Modifying the aging temperatures can adjust the strength in many alloy systems. For instance, dry ice aging can enhance the strength of rivets used in aircraft construction, while higher aging temperatures may risk over-aging the parts. The control of the annealing process can tailor the strength levels and promote nucleation sites for disrupting dislocations.
To utilize precipitation hardening effectively, a solid solution must be achieved through solution heat treatment, aiming for a nearly homogeneous solid solution. Some alloys respond well to precipitation heat treatment following quenching, enhancing their strength without the need for a separate solution heat treatment process.
Overall, heat treatment plays a crucial role in strengthening aluminum alloys through a precise three-step process.
Quenching is a vital stage in heat-treating operations, crucial for retaining the solid solution formed during the solution heat treatment by rapid cooling to near room temperature.
To prevent detrimental types of precipitation, the solid solution formed during solution heat treatment must be rapidly quenched to attain a supersaturated solution at room temperature, ideal for precipitation hardening.
The resistance to stress-corrosion cracking in aluminum-zinc-magnesium alloys can be improved through slow quenching. Parts are typically quenched by immersion in cold water or by cold water sprays.
Age hardening
Following quenching, hardening can occur at room temperature (natural aging) or via precipitation heat treatment (artificial aging). Some alloys naturally age for a few days or undergo heat treatment to enhance their strength and hardness.
The 6xxx, 7xxx, and 2xxx alloys are subjected to solution heat treatment and quenching. While some alloys achieve useful tempers through natural aging alone for precipitation hardening, others require additional precipitation heat treatment.
The selection of optimal time-temperature cycles for precipitation heat treatment is crucial to achieve the best combination of properties. Longer times and higher temperatures lead to larger particles, impacting the properties and distribution pattern.

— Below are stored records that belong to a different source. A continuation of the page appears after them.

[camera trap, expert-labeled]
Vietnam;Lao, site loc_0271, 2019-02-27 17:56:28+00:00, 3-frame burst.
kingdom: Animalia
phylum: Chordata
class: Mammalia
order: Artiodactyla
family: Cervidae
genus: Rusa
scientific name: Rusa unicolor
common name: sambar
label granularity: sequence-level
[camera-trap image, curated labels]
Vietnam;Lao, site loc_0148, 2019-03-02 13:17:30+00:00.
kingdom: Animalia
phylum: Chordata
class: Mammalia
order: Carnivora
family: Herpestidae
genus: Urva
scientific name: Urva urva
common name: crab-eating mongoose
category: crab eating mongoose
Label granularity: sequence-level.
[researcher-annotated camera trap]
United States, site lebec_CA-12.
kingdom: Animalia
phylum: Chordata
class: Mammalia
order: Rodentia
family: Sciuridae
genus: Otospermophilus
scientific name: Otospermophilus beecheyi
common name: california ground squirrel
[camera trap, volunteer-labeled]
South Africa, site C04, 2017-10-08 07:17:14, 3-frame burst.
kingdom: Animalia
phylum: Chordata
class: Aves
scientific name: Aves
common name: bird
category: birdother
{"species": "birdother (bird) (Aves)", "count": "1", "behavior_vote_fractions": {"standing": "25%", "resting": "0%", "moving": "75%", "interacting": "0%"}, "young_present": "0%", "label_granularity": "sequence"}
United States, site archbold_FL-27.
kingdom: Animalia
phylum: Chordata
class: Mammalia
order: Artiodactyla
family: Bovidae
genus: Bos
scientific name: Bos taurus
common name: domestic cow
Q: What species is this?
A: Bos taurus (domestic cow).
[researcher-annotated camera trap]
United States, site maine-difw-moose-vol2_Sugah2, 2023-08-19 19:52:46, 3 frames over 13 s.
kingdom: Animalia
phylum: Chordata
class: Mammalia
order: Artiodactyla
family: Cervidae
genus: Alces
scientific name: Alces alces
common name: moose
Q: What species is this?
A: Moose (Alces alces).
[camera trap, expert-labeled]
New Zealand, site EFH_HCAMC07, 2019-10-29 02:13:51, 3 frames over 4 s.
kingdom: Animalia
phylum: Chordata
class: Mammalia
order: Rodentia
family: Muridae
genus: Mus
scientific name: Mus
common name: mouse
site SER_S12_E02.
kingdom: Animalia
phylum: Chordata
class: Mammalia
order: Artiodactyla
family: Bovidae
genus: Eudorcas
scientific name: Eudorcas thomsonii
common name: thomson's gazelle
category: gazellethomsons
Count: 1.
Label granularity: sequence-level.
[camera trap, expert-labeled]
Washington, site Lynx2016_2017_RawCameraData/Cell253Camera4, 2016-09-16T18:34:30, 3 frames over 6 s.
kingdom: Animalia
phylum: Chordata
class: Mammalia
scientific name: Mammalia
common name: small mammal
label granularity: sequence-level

Precipitation heat treatment affects properties based on the initial structure of the material, resulting in the production of T6- and T7-type tempers. T7-type tempers involve sacrificing some strength to enhance other characteristics such as dimensional stability or reduce warpage.
T73 and T76 types of T7 tempers have been developed for alloys within the 7xxx series, aimed at improving corrosion and cracking resistance while enhancing fracture toughness.